WORK TO COMPLETE
Look for "üzerinden" in the records and copy every line that has it.

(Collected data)
%%

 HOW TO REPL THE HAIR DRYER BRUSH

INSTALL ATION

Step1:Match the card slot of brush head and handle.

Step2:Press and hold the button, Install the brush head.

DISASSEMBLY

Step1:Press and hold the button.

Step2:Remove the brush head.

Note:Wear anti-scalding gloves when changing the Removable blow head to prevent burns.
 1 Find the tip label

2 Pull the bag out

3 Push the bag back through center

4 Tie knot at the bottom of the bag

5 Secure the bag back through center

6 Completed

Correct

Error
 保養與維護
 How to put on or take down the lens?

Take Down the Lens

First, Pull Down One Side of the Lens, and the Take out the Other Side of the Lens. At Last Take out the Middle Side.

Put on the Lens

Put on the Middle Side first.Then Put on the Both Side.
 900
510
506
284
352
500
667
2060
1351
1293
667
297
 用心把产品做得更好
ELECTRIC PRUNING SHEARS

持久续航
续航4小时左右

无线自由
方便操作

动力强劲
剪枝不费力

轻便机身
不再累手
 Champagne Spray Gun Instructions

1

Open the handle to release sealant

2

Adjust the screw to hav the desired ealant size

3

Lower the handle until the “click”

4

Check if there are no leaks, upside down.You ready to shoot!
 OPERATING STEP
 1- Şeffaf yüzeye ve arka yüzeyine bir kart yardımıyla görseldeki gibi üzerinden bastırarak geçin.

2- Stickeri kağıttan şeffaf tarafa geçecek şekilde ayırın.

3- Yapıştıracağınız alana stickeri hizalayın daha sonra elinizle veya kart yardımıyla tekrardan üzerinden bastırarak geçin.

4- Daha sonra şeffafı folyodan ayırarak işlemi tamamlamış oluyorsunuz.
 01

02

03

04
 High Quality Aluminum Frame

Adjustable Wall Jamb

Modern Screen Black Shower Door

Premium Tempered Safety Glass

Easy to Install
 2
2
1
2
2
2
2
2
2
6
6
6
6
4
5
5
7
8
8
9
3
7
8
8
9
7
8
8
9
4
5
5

%%

YOUR RESPONSE
 1- Şeffaf yüzeye ve arka yüzeyine bir kart yardımıyla görseldeki gibi üzerinden bastırarak geçin.
3- Yapıştıracağınız alana stickeri hizalayın daha sonra elinizle veya kart yardımıyla tekrardan üzerinden bastırarak geçin.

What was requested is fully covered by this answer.